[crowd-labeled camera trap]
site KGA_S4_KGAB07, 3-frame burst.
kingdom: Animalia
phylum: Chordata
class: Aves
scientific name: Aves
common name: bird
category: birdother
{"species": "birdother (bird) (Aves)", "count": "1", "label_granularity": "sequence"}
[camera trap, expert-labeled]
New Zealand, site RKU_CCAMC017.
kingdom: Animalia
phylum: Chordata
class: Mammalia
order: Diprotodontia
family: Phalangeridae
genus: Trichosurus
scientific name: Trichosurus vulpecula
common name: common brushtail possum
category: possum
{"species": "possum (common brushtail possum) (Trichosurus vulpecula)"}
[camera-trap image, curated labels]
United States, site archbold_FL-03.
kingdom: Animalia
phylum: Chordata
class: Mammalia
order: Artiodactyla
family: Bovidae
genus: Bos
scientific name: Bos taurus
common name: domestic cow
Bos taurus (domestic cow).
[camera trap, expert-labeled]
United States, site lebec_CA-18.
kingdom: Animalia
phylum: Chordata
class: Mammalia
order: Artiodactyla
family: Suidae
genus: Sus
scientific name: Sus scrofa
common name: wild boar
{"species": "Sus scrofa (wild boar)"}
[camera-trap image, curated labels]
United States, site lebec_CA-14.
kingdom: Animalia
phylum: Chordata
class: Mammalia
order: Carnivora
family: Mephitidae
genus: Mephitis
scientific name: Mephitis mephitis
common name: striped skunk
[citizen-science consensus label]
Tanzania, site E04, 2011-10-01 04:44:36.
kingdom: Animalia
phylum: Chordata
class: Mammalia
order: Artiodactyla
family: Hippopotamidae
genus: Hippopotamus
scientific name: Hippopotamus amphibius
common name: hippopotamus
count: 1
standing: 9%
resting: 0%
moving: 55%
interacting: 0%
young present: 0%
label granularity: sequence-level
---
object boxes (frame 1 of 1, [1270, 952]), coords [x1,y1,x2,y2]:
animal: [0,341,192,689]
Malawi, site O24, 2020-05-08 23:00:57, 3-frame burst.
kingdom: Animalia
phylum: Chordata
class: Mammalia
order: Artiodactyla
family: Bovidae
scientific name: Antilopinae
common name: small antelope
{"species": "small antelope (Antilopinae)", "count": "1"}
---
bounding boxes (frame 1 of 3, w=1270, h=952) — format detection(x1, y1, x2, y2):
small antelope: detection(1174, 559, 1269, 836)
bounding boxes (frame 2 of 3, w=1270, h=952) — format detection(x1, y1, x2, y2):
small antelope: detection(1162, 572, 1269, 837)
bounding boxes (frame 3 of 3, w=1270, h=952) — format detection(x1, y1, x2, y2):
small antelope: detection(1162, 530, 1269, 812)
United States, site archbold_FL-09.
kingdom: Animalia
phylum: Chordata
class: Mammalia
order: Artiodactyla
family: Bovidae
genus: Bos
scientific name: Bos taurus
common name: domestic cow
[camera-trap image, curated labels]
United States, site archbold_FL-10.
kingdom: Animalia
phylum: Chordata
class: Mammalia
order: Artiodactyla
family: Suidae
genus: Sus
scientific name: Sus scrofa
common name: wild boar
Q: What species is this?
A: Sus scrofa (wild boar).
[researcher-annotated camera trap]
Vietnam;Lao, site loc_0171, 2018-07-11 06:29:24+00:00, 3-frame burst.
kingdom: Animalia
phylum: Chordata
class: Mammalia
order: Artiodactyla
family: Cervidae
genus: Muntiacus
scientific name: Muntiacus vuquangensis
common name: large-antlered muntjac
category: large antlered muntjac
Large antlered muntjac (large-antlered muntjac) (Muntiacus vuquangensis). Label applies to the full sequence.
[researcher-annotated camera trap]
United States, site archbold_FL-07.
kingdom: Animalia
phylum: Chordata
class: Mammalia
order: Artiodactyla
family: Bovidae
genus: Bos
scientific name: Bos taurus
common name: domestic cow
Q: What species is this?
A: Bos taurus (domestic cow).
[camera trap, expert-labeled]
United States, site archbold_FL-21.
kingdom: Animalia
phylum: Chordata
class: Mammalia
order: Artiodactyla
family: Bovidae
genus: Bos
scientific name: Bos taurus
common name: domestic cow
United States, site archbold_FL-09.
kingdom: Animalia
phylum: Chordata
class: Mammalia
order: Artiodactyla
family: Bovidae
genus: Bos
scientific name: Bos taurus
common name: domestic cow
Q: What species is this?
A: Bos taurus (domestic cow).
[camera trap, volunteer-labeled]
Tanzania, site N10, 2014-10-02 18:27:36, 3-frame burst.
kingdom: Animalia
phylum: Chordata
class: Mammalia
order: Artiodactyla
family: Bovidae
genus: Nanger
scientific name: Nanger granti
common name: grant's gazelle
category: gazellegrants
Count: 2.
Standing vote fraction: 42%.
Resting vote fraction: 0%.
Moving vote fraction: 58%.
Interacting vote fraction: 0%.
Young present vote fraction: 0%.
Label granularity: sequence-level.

━━━━━━━━━━━━━━━━

Instructions for the task
Your task is to retype all of the lines above exactly.

Response
[crowd-labeled camera trap]
site KGA_S4_KGAB07, 3-frame burst.
kingdom: Animalia
phylum: Chordata
class: Aves
scientific name: Aves
common name: bird
category: birdother
{"species": "birdother (bird) (Aves)", "count": "1", "label_granularity": "sequence"}
[camera trap, expert-labeled]
New Zealand, site RKU_CCAMC017.
kingdom: Animalia
phylum: Chordata
class: Mammalia
order: Diprotodontia
family: Phalangeridae
genus: Trichosurus
scientific name: Trichosurus vulpecula
common name: common brushtail possum
category: possum
{"species": "possum (common brushtail possum) (Trichosurus vulpecula)"}
[camera-trap image, curated labels]
United States, site archbold_FL-03.
kingdom: Animalia
phylum: Chordata
class: Mammalia
order: Artiodactyla
family: Bovidae
genus: Bos
scientific name: Bos taurus
common name: domestic cow
Bos taurus (domestic cow).
[camera trap, expert-labeled]
United States, site lebec_CA-18.
kingdom: Animalia
phylum: Chordata
class: Mammalia
order: Artiodactyla
family: Suidae
genus: Sus
scientific name: Sus scrofa
common name: wild boar
{"species": "Sus scrofa (wild boar)"}
[camera-trap image, curated labels]
United States, site lebec_CA-14.
kingdom: Animalia
phylum: Chordata
class: Mammalia
order: Carnivora
family: Mephitidae
genus: Mephitis
scientific name: Mephitis mephitis
common name: striped skunk
[citizen-science consensus label]
Tanzania, site E04, 2011-10-01 04:44:36.
kingdom: Animalia
phylum: Chordata
class: Mammalia
order: Artiodactyla
family: Hippopotamidae
genus: Hippopotamus
scientific name: Hippopotamus amphibius
common name: hippopotamus
count: 1
standing: 9%
resting: 0%
moving: 55%
interacting: 0%
young present: 0%
label granularity: sequence-level
---
object boxes (frame 1 of 1, [1270, 952]), coords [x1,y1,x2,y2]:
animal: [0,341,192,689]
Malawi, site O24, 2020-05-08 23:00:57, 3-frame burst.
kingdom: Animalia
phylum: Chordata
class: Mammalia
order: Artiodactyla
family: Bovidae
scientific name: Antilopinae
common name: small antelope
{"species": "small antelope (Antilopinae)", "count": "1"}
---
bounding boxes (frame 1 of 3, w=1270, h=952) — format detection(x1, y1, x2, y2):
small antelope: detection(1174, 559, 1269, 836)
bounding boxes (frame 2 of 3, w=1270, h=952) — format detection(x1, y1, x2, y2):
small antelope: detection(1162, 572, 1269, 837)
bounding boxes (frame 3 of 3, w=1270, h=952) — format detection(x1, y1, x2, y2):
small antelope: detection(1162, 530, 1269, 812)
United States, site archbold_FL-09.
kingdom: Animalia
phylum: Chordata
class: Mammalia
order: Artiodactyla
family: Bovidae
genus: Bos
scientific name: Bos taurus
common name: domestic cow
[camera-trap image, curated labels]
United States, site archbold_FL-10.
kingdom: Animalia
phylum: Chordata
class: Mammalia
order: Artiodactyla
family: Suidae
genus: Sus
scientific name: Sus scrofa
common name: wild boar
Q: What species is this?
A: Sus scrofa (wild boar).
[researcher-annotated camera trap]
Vietnam;Lao, site loc_0171, 2018-07-11 06:29:24+00:00, 3-frame burst.
kingdom: Animalia
phylum: Chordata
class: Mammalia
order: Artiodactyla
family: Cervidae
genus: Muntiacus
scientific name: Muntiacus vuquangensis
common name: large-antlered muntjac
category: large antlered muntjac
Large antlered muntjac (large-antlered muntjac) (Muntiacus vuquangensis). Label applies to the full sequence.
[researcher-annotated camera trap]
United States, site archbold_FL-07.
kingdom: Animalia
phylum: Chordata
class: Mammalia
order: Artiodactyla
family: Bovidae
genus: Bos
scientific name: Bos taurus
common name: domestic cow
Q: What species is this?
A: Bos taurus (domestic cow).
[camera trap, expert-labeled]
United States, site archbold_FL-21.
kingdom: Animalia
phylum: Chordata
class: Mammalia
order: Artiodactyla
family: Bovidae
genus: Bos
scientific name: Bos taurus
common name: domestic cow
United States, site archbold_FL-09.
kingdom: Animalia
phylum: Chordata
class: Mammalia
order: Artiodactyla
family: Bovidae
genus: Bos
scientific name: Bos taurus
common name: domestic cow
Q: What species is this?
A: Bos taurus (domestic cow).
[camera trap, volunteer-labeled]
Tanzania, site N10, 2014-10-02 18:27:36, 3-frame burst.
kingdom: Animalia
phylum: Chordata
class: Mammalia
order: Artiodactyla
family: Bovidae
genus: Nanger
scientific name: Nanger granti
common name: grant's gazelle
category: gazellegrants
Count: 2.
Standing vote fraction: 42%.
Resting vote fraction: 0%.
Moving vote fraction: 58%.
Interacting vote fraction: 0%.
Young present vote fraction: 0%.
Label granularity: sequence-level.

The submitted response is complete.